Viernes, 24 de abril
ELOGIO DEL PROTOCOLO

“¿Qué tal dan de comer en la casa del Rey?”, me preguntan en la tertulia. “Pues una comida sencilla y un trato familiar, sin mucho protocolo”, respondo.
            ¿Sin mucho protocolo? Hay una idea muy rara del protocolo, como la había del diseño en los años ochenta. En un libro bien editado, la labor del editor resulta invisible; lo mismo ocurre con el protocolo.
            Media hora de aperitivos y charla en uno de los salones de palacio mientras van llegando los invitados. Uno de los primeros es Luis María Anson, que se ocupa de ir saludando a todos y de evitarme a mí. Tiene razón para estar molesto. Después de haberme llevado a colaborar al ABC y a El Cultural, fui el que más le echó en cara que adelantara el ganador de uno de los premios Príncipe de Asturias antes de la votación final. Me pareció ofensivo para la Institución y un ejemplo del peor periodismo, y así se lo dije. Me temo que no me lo perdonará nunca.
            Un brevísimo discurso, un brindis por el homenajeado, que se sienta a la derecha de la reina, y en seguida comienza la comida: verduras estofadas con almejas y rape, de primer plato; merluza braseada con puré y tallarines de judías verdes, de segundo, y mousse de yogur como postre. Los vinos: Erebo Godello 2014, Quercus, cosecha 2008 y Segura Viudas Reserva Heredad. El servicio rápido y casi invisible. Yo tenía a un lado a mi amiga Berta Piñán y al otro a Sergio Vila-San Juan, director del suplemento cultural de La Vanguardia, que, como suele ser habitual, guardaba algún reproche contra mí. Afortunadamente, la sangre no llegó al río y nos reconciliamos enseguida. Pasamos luego a tomar café a otro de los salones. El rey, como buen anfitrión, se fijó en que Juan Goytisolo, tras algunos saludos, se había sentado solo en un tresillo. Se apresuró a sentarse a su lado. Antonio Gamoneda se acercó y le invió a sentarse al otro. Y era curiosa la estampa del joven rey entre los dos ancianos. Sobre todo porque, al poco rato, Goytisolo, cansado de hablar, miraba al vacío y Gamoneda tenía la cabeza baja como si echara una cabezadita. El rey seguía con la cara afable como de cuidador que se gana la vida acompañando ancianos y está contento con su trabajo.

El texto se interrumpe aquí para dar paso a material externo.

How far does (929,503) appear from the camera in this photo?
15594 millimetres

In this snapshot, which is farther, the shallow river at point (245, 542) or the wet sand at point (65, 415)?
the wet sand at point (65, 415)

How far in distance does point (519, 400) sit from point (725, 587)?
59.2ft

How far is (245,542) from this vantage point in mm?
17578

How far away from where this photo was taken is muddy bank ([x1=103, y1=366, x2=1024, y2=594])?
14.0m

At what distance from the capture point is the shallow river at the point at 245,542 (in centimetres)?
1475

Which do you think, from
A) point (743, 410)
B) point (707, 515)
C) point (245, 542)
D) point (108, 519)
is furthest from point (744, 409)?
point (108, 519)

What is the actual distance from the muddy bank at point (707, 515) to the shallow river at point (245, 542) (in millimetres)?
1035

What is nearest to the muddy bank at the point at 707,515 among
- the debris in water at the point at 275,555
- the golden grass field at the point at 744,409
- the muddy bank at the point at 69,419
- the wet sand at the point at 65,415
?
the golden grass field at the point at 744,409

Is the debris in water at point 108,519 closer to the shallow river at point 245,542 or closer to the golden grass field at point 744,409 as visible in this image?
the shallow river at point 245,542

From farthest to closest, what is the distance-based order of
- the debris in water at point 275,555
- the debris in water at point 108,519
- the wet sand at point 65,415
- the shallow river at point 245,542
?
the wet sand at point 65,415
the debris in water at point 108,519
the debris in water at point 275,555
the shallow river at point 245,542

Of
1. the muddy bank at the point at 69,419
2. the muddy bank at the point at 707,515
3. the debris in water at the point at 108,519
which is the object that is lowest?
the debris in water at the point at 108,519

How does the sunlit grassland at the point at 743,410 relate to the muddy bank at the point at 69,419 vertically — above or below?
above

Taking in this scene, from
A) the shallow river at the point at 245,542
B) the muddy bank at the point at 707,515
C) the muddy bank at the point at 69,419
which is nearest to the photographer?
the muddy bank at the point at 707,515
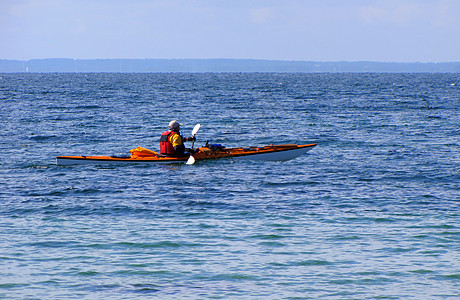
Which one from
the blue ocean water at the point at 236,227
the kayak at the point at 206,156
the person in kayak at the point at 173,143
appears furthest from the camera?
the kayak at the point at 206,156

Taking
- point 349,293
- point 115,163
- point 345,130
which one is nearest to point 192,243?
point 349,293

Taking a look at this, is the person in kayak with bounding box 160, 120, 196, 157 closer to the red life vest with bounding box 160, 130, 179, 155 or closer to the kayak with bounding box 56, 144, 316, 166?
the red life vest with bounding box 160, 130, 179, 155

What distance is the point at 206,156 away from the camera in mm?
22000

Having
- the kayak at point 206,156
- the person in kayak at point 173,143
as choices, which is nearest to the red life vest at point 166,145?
the person in kayak at point 173,143

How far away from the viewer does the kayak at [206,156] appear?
21.2 metres

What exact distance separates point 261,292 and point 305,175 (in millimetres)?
11101

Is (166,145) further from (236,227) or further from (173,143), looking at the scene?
(236,227)

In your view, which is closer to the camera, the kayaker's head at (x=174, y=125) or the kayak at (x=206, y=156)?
the kayaker's head at (x=174, y=125)

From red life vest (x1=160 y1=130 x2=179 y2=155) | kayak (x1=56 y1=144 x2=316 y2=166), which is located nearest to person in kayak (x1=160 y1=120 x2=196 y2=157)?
red life vest (x1=160 y1=130 x2=179 y2=155)

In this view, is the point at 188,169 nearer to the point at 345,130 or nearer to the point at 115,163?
the point at 115,163

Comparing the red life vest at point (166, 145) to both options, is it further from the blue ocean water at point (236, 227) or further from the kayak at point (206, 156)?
the blue ocean water at point (236, 227)

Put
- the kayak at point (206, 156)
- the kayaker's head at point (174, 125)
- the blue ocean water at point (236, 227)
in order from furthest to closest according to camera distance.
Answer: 1. the kayak at point (206, 156)
2. the kayaker's head at point (174, 125)
3. the blue ocean water at point (236, 227)

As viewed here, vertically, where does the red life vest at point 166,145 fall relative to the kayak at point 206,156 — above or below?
above

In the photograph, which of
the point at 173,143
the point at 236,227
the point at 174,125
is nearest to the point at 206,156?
the point at 173,143
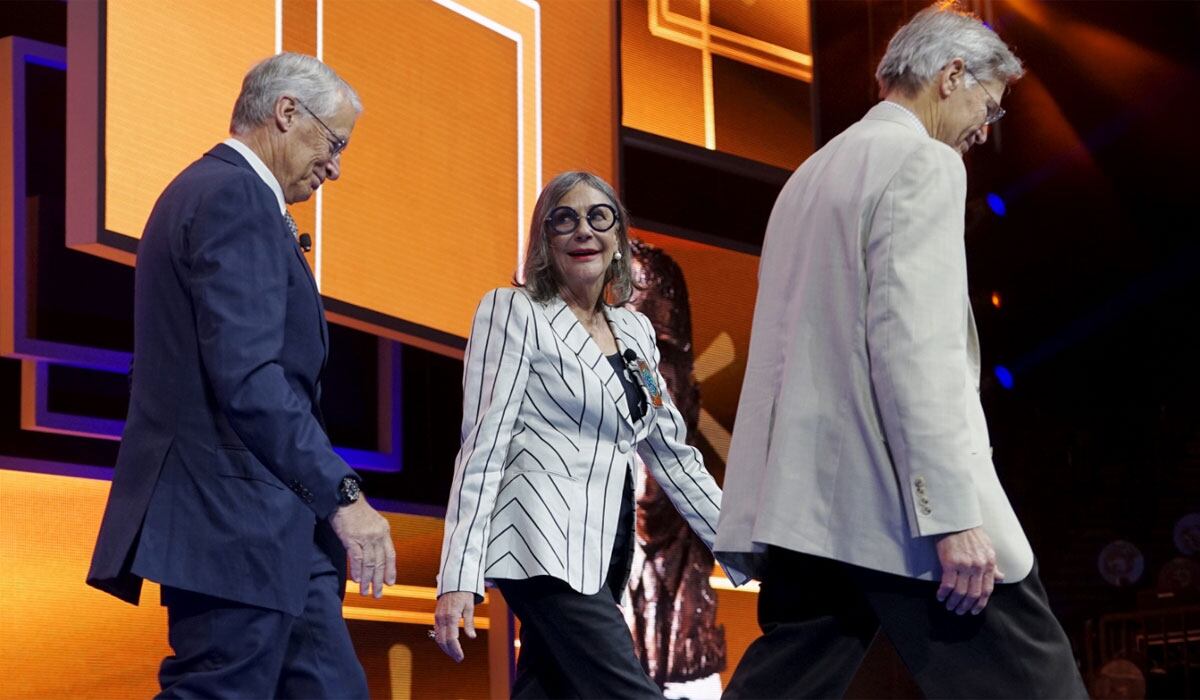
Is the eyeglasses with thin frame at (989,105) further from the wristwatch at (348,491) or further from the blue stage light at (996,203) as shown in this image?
the blue stage light at (996,203)

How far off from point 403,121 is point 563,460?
1704 millimetres

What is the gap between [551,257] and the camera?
3.05 meters

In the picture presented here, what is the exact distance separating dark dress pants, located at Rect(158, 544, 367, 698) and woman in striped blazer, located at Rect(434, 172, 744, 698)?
1.23 feet

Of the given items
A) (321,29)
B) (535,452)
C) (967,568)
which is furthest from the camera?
(321,29)

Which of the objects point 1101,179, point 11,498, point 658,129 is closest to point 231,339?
point 11,498

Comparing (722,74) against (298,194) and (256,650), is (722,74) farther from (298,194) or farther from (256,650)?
(256,650)

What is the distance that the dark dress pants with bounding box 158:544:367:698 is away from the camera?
6.83 feet

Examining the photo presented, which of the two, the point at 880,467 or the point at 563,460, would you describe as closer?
the point at 880,467

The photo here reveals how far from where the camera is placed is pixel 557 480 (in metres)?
2.77

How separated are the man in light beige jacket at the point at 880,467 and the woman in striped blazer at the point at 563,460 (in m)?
0.35

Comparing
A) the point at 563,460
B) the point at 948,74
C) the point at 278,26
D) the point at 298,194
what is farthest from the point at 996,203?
the point at 298,194

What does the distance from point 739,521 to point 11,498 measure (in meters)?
2.54

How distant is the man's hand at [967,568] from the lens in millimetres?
2023

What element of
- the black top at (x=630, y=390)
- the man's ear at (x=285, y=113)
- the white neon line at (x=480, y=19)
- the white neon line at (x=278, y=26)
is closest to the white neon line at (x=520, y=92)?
the white neon line at (x=480, y=19)
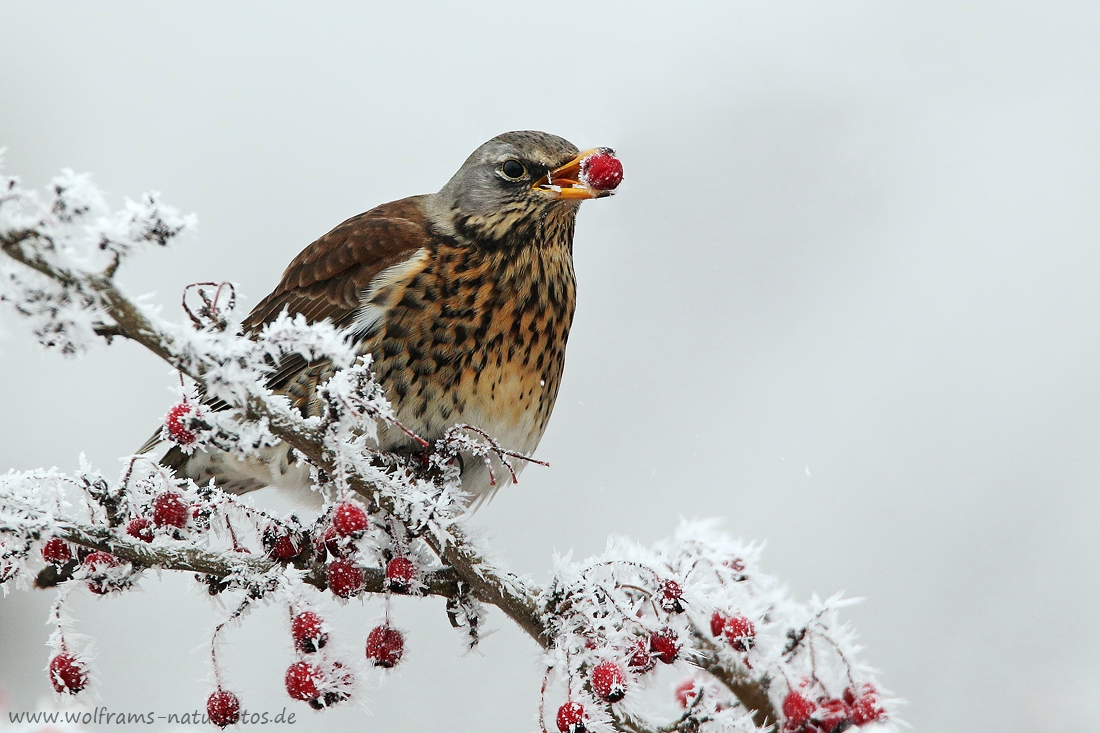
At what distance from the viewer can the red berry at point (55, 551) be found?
1.83 m

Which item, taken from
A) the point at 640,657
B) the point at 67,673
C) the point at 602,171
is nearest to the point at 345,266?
the point at 602,171

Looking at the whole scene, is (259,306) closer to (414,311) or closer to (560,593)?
(414,311)

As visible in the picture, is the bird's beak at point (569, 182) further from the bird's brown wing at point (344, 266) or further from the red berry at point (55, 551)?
the red berry at point (55, 551)

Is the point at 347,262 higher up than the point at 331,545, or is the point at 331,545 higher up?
the point at 347,262

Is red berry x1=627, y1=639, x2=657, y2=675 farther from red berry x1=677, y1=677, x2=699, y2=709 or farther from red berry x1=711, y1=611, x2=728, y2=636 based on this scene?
red berry x1=677, y1=677, x2=699, y2=709

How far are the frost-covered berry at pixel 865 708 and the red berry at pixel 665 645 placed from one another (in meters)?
0.40

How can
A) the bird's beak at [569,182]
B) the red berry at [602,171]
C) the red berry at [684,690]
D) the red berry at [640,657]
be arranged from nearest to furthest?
the red berry at [640,657]
the red berry at [684,690]
the red berry at [602,171]
the bird's beak at [569,182]

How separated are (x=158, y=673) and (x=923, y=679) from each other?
15.8ft

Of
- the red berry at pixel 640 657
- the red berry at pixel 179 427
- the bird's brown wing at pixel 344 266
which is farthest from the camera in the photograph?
the bird's brown wing at pixel 344 266

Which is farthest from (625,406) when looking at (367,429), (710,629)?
(367,429)

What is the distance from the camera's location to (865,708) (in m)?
2.06

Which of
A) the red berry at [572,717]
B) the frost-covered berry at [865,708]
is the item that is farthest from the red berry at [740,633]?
the red berry at [572,717]

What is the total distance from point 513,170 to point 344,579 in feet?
5.10

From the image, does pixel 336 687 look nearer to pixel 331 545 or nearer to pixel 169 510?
pixel 331 545
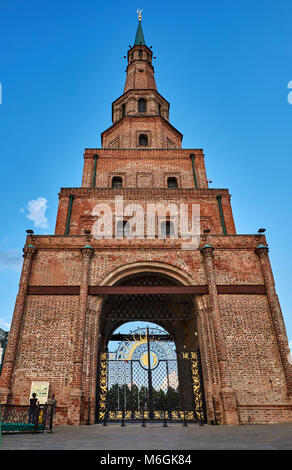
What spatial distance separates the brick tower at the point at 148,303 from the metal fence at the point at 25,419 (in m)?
0.86

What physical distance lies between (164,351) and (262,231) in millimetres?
7016

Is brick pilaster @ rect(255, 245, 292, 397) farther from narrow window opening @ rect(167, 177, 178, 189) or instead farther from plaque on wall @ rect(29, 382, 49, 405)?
plaque on wall @ rect(29, 382, 49, 405)

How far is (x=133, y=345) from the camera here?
1344 centimetres

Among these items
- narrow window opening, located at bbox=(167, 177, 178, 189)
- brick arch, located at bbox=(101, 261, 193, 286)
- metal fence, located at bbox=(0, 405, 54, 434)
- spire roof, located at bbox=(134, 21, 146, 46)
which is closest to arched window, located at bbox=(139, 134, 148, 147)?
narrow window opening, located at bbox=(167, 177, 178, 189)

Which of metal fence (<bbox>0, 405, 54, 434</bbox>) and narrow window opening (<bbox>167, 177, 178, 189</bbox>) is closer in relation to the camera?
metal fence (<bbox>0, 405, 54, 434</bbox>)

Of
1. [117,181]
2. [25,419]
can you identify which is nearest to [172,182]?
[117,181]

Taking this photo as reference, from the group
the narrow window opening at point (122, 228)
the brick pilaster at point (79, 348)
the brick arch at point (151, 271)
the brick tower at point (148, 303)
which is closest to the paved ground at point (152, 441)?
the brick pilaster at point (79, 348)

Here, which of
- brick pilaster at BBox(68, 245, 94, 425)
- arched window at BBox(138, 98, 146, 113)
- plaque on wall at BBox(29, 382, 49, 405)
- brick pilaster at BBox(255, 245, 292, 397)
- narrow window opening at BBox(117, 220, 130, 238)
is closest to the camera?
brick pilaster at BBox(68, 245, 94, 425)

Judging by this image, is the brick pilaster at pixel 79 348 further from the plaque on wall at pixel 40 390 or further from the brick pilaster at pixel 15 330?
the brick pilaster at pixel 15 330

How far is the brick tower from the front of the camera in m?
11.2

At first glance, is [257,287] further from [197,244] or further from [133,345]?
[133,345]

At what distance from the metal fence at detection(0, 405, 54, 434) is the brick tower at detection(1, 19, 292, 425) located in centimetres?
86

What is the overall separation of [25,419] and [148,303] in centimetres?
866

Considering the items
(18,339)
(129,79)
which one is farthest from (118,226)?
(129,79)
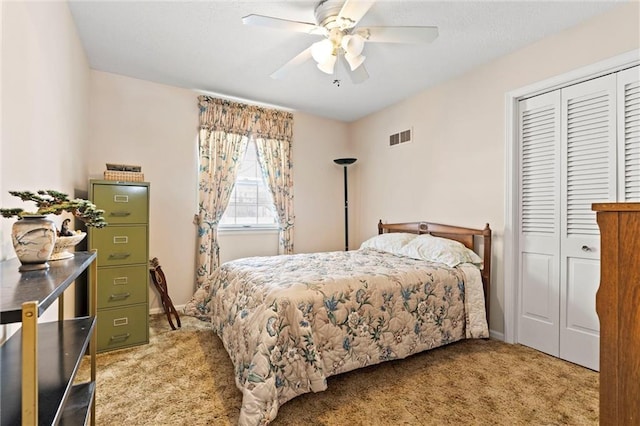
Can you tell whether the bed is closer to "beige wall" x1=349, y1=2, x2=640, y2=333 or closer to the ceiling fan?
"beige wall" x1=349, y1=2, x2=640, y2=333

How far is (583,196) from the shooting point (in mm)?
2377

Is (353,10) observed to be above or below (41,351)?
above

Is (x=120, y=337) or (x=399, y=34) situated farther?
(x=120, y=337)

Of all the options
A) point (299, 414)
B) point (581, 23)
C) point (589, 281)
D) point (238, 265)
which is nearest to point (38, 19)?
point (238, 265)

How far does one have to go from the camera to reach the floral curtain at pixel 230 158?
365cm

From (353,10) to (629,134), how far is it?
7.06ft

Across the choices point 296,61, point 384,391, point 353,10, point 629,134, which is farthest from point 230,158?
point 629,134

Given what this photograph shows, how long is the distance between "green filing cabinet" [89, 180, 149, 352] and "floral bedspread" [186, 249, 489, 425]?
498 mm

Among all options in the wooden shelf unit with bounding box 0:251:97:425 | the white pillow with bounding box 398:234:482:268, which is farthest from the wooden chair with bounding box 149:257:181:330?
the white pillow with bounding box 398:234:482:268

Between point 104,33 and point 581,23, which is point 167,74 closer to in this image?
point 104,33

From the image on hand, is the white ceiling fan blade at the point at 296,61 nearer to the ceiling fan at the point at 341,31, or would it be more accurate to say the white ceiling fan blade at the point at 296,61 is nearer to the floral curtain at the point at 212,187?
the ceiling fan at the point at 341,31

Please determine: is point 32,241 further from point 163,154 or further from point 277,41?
point 163,154

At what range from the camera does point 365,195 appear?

            Yo, que como todo niño curioso no sería mal periodista, me dedicaba a observar a unos y a otros. Con Víctor de la Concha hablé del libelo de Morán (“Desde el primer momento, preferí no replicar nada”) y luego me preguntó por su amigo José Manuel Feito, al que elogió reiteradamente (“Es la persona que más sabe de cerámica y un poeta finísimo”).
            Quisieron los más jóvenes saludar a Gamoneda. Yo me hice a un lado. “Me detesta  --les dije-- porque hace veinte años publiqué una reseña poco elogiosa de su Libro del frío. No quiero ponerle en el brete de tener que mostrarse descortés”. Creyeron que exageraba, pero entonces les conté la anécdota de otro 23 de abril. Desayunaba yo solo en el comedor del hotel, cuando apareció Gamoneda y fue a sentarse frente a mí, a pesar de que había varias mesas vacías. Como me miró varias veces, me creí en la obligación de saludarle: “No sé si me recuerda usted, soy...”. Me interrumpió con cara de pocos amigos: “Sé perfectamente quién es, pero no tengo ningún interés en hablar con usted”. Como no había nadie cerca, y por lo tanto no tenía la obligación de ser ingenioso, me limité a responder “encantado, lo mismo digo” y a seguir disfrutando tranquilamente de mi desayuno.